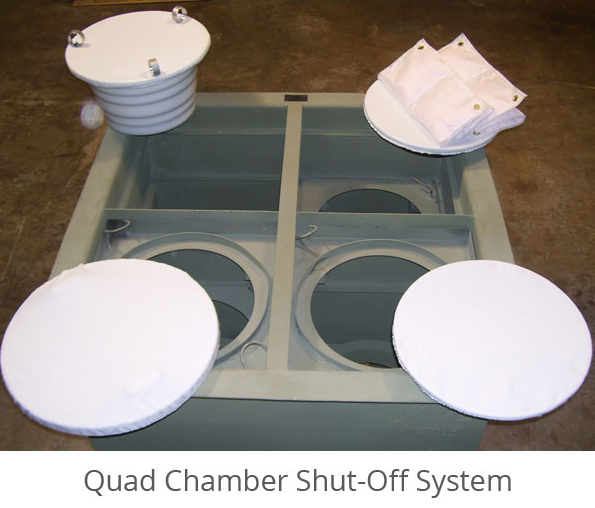 Quad Shut-Off System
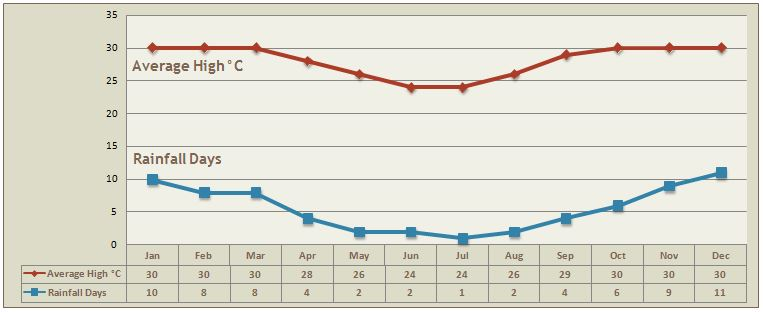 Eastern South Africa Climate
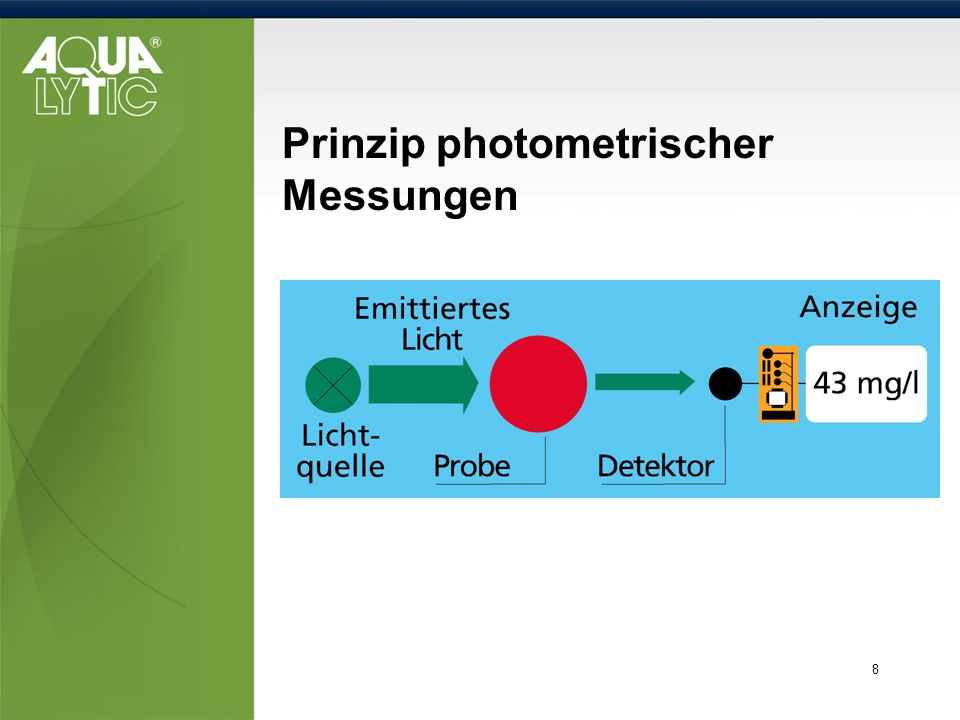 Prinzip photometrischer Messungen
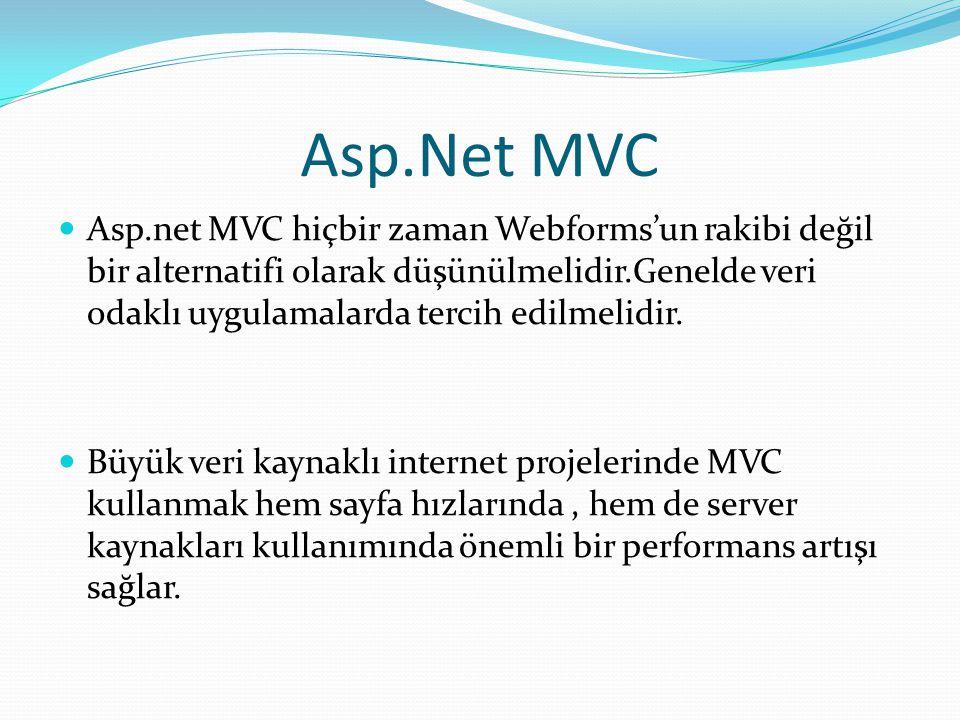 Asp.Net MVC  Asp.net MVC hiçbir zaman Webforms'un rakibi değil bir alternatifi olarak düşünülmelidir.Genelde veri odaklı uygulamalarda tercih edilmelidir.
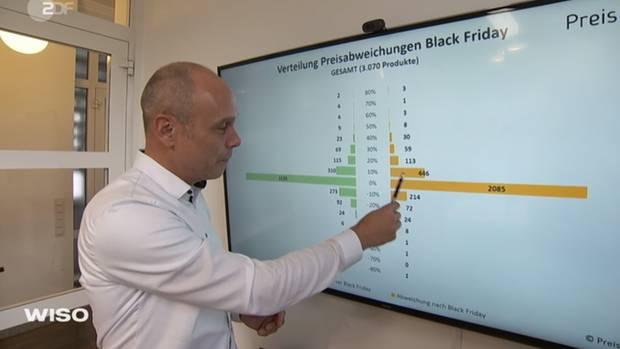 Die Grafik zeigt: Echte Schnäppchen muss man zum Black Friday mit der Lupe suchen.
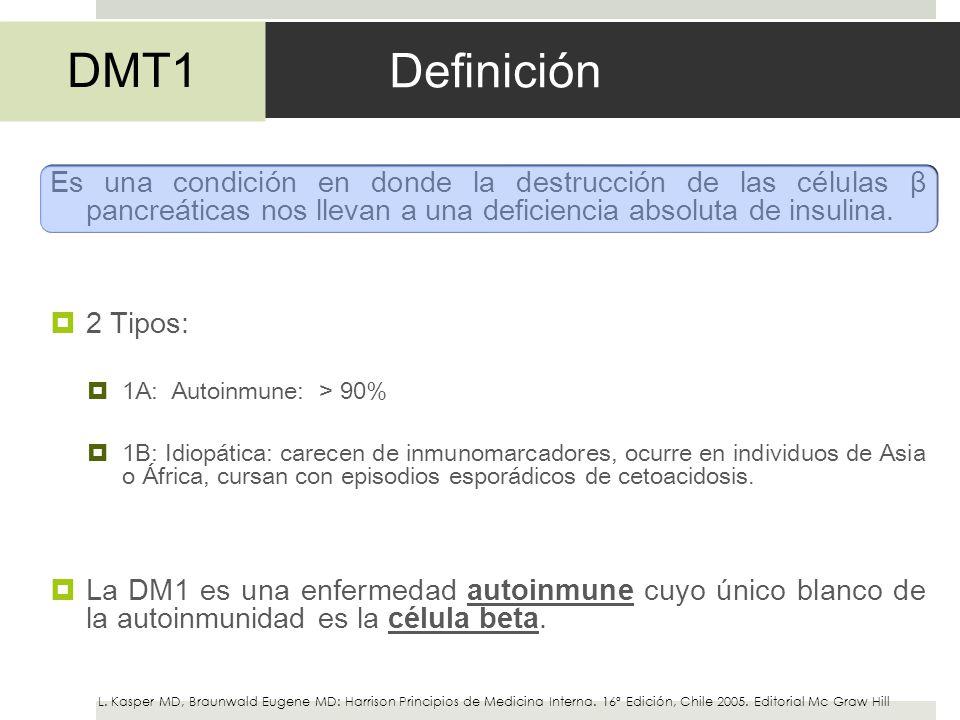 Definición Es una condición en donde la destrucción de las células β pancreáticas nos llevan a una deficiencia absoluta de insulina. 2 Tipos: 1A: Auto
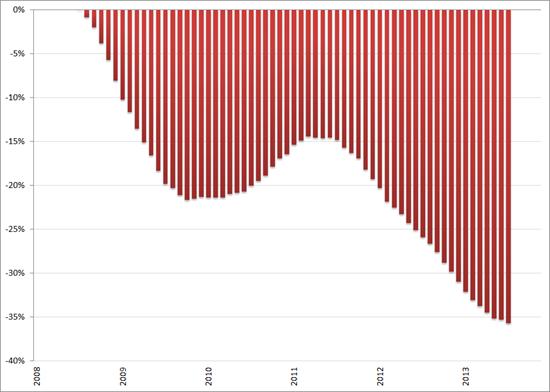 Misère index, ontwikkeling arbeidsmarkt (2008 = 0%), 12-maands voortschrijdend gemiddelde, januari 2008 – december 2013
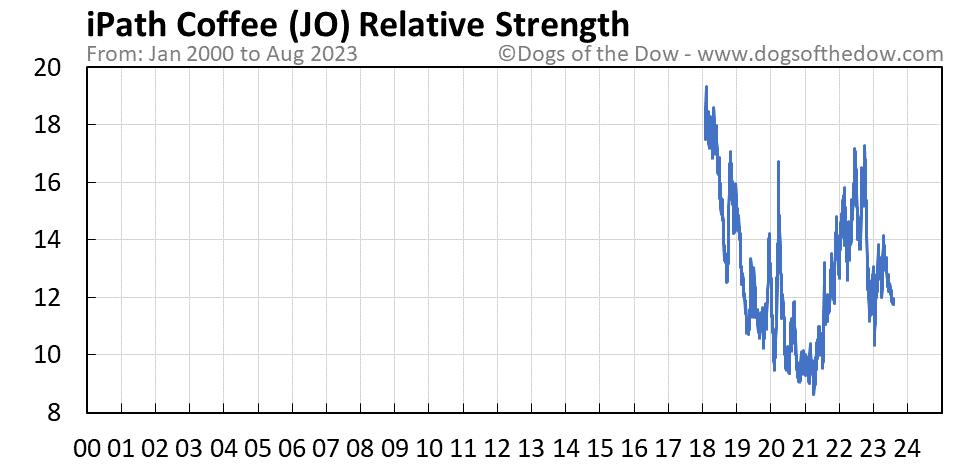 JO relative strength chart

◇ ◇ ◇ ◇ ◇ ◇ ◇

:: TASK STATEMENT ::
If a picture appears among the entries, omit it and reproduce everything else exactly.

:: SOLVED EXERCISE ::
 Quad Shut-Off System
 Eastern South Africa Climate
 Prinzip photometrischer Messungen
 Asp.Net MVC  Asp.net MVC hiçbir zaman Webforms'un rakibi değil bir alternatifi olarak düşünülmelidir.Genelde veri odaklı uygulamalarda tercih edilmelidir.
 Die Grafik zeigt: Echte Schnäppchen muss man zum Black Friday mit der Lupe suchen.
 Definición Es una condición en donde la destrucción de las células β pancreáticas nos llevan a una deficiencia absoluta de insulina. 2 Tipos: 1A: Auto
 Misère index, ontwikkeling arbeidsmarkt (2008 = 0%), 12-maands voortschrijdend gemiddelde, januari 2008 – december 2013
 JO relative strength chart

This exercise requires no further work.